More than two months after Florence, the cleanup remains far from over; hundreds of homes and businesses remain off-limits, and debris piles still line many streets. State and federal officials also tell ABC11 that more than $1 billion has already been paid out through private insurance claims and grants from the Federal Emergency Management Agency (FEMA) – and that number is sure to climb.

Despite the struggles of rebuilding and restoring livelihoods, victims we spoke with are only focusing on the positive.

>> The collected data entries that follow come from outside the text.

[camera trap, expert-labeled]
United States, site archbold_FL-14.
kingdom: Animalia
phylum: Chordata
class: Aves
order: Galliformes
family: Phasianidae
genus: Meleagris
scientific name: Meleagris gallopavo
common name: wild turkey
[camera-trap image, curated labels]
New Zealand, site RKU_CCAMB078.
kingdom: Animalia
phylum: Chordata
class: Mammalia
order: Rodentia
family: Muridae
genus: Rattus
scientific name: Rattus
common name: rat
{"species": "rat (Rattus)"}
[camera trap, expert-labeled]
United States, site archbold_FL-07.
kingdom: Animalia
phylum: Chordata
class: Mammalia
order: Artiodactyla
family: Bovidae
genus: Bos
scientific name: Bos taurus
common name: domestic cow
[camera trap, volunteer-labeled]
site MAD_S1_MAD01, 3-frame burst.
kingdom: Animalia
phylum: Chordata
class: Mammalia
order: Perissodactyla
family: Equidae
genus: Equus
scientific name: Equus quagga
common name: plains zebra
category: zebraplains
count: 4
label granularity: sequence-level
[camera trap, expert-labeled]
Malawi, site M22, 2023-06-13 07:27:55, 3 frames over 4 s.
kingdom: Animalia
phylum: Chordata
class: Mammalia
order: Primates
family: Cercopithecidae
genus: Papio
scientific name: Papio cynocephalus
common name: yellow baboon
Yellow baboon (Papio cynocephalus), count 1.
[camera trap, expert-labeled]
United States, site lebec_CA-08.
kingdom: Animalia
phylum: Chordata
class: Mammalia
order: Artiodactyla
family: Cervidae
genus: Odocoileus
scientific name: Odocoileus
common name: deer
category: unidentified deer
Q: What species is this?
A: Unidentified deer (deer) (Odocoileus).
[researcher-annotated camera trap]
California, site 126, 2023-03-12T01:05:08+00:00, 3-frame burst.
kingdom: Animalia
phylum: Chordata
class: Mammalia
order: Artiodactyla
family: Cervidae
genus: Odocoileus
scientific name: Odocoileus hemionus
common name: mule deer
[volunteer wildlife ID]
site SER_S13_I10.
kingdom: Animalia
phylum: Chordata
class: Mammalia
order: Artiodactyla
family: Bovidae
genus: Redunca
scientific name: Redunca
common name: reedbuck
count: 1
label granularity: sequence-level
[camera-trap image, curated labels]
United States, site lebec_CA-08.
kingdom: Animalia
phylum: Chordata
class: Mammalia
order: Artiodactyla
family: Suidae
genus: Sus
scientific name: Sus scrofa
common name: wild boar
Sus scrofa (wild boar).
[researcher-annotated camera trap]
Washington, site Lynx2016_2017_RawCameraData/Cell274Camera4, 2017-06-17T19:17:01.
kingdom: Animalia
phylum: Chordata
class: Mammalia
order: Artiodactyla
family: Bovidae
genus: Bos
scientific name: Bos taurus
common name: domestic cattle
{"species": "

“We’re still going to be thankful, because we’re going to be with family,” survivor Sharon Payne tells ABC11. “We would want to be in our home, but we’re still going to be thankful.”

Sharon and Chauncey Payne’s home sustained major flood damage; theirs was one of the first ABC11 visited to understand the growing concerns about mold and mildew.

“If I don’t get any help from FEMA, I’m on my own,” Payne lamented at the time (his home also flooded during Hurricane Matthew).

Without flood insurance, Payne did qualify for a $10,000 grant from FEMA. ABC11 was there in October to see the Paynes’ progress – floors ripped out and the lower portion of the house ripped down to its studs.

Today, the Paynes are still living with friends, but they’ve managed to restore power and gas, allowing them to work in a comfortable setting. Amazingly, Sharon has also made her self a functioning kitchen where she will cook much of the family’s Thanksgiving meal.

“I’ll make some macaroni and cheese, potato salad, cornbead, pig feet, dressing, collard greens,” she says with Chauncey be her side.

“It’s relief,” Chauncey chimes in. “It gives you a moment to sit back and exhale. I know things aren’t the way they’re supposed to be, but they could’ve been worse. We’re still here and it’s going to get better. God doesn’t put you through nothing he’s not going to bring you out of.”

Another family, the Gaddys, are still depending on their renters insurance to keep them afloat as they settle in to into a new home.

“We’ll be together and we’ll be happy,” Maurice Gaddy asserts to ABC11. “Family, friends, food and joy – a Thanksgiving like no other.”

ABC11 first met Maurice and his wife, Carrie, at a Red Cross shelter days after the storm. Their home sustained major damage to the roof and the floors.

“We’re standing on prayers, standing on faith,” Gaddy proclaimed back on September 20th. “We’re just waiting. We’re not standing around, but we’re waiting and we’re digging and trying to get a way out of this.”

We visited the Gaddys again in October. The family of six were among 185,000 filing claims with their insurance companies; after three weeks living in a hotel, their insurance reimbursed most expenses and also paid for a moving truck. Today, the Gaddys are still settling into their new home, but they have a clean kitchen and several Thanksgiving decorations.

“We’re still unpacking and we’re still trying to put things in order,” Carrie Gaddy explains. “But we’re blessed.”

After the holiday, it will be back to work for both the Paynes and Gaddys, along with every other affected family from Fayetteville to Wilmington to Lumberton and beyond. The weeks before Christmas will also be a critical time for lawmakers to approve additional aid at both the state and federal level.

Last Wednesday, North Carolina Governor Roy Cooper visited Washington D.C. to rally support for significant federal assistance for recovery from Hurricane Florence. In meetings at the Capitol and the White House, Cooper touted North Carolina’s own investment in relief efforts to shore up backing for an additional $5 billion.

North Carolina’s General Assembly has also approved more than $800 million in hurricane relief. State lawmakers are expected to allocate more in a special legislative session that begins on November 27th.